Provided data:
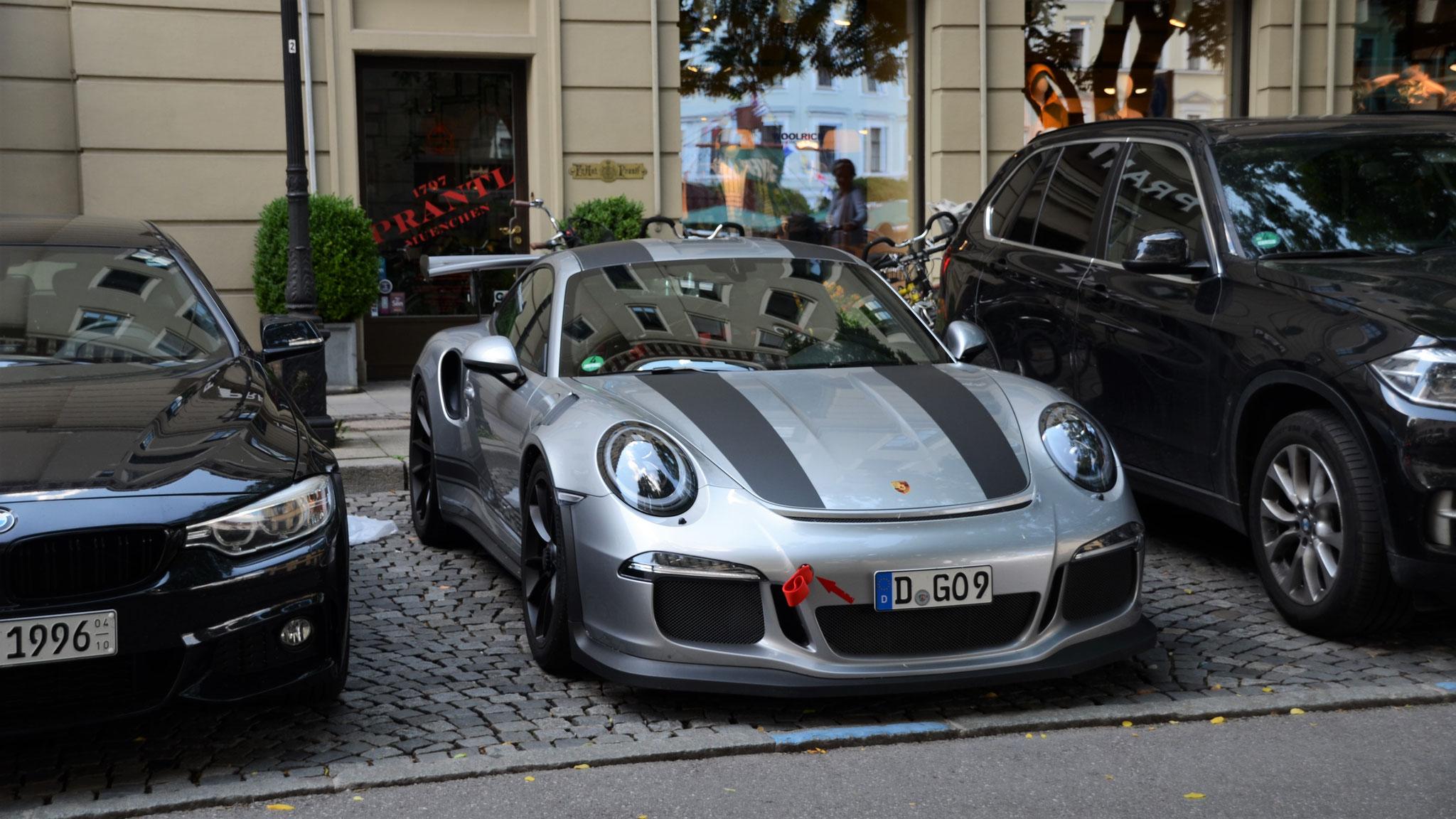 Porsche 911 GT3 RS - D-GO-9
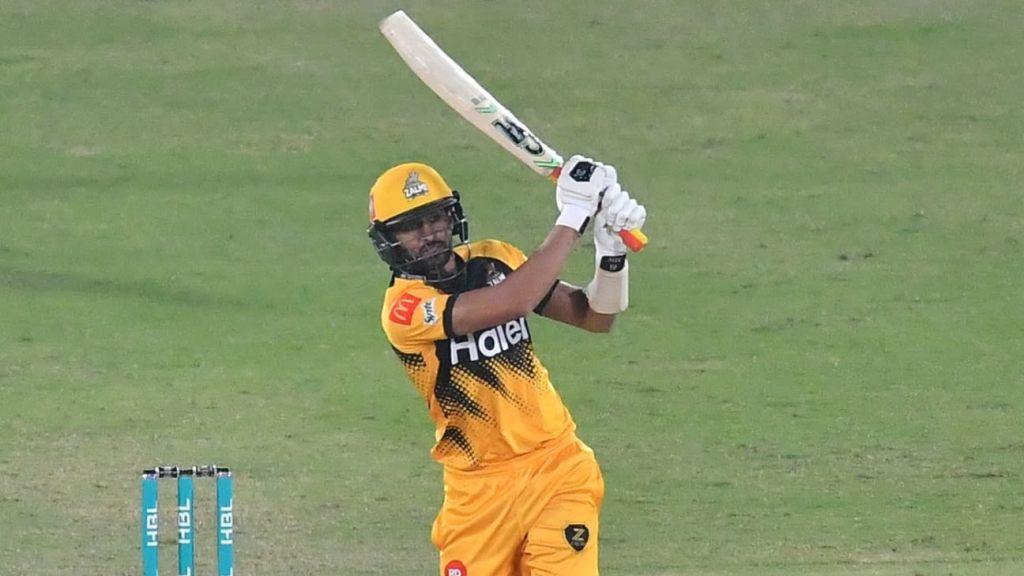 Shoaib Malik, Qasim Akram take Central Punjab into third place
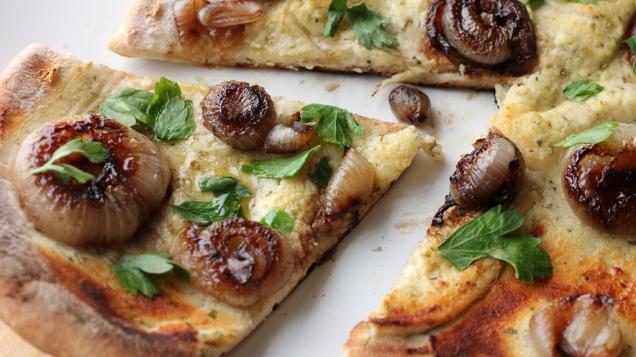 Caramelized_Onion_Pizza_1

Task item: The pictures are not wanted, but every line of the listing should be duplicated exactly.

Written solution:
 Porsche 911 GT3 RS - D-GO-9
 Shoaib Malik, Qasim Akram take Central Punjab into third place
 Caramelized_Onion_Pizza_1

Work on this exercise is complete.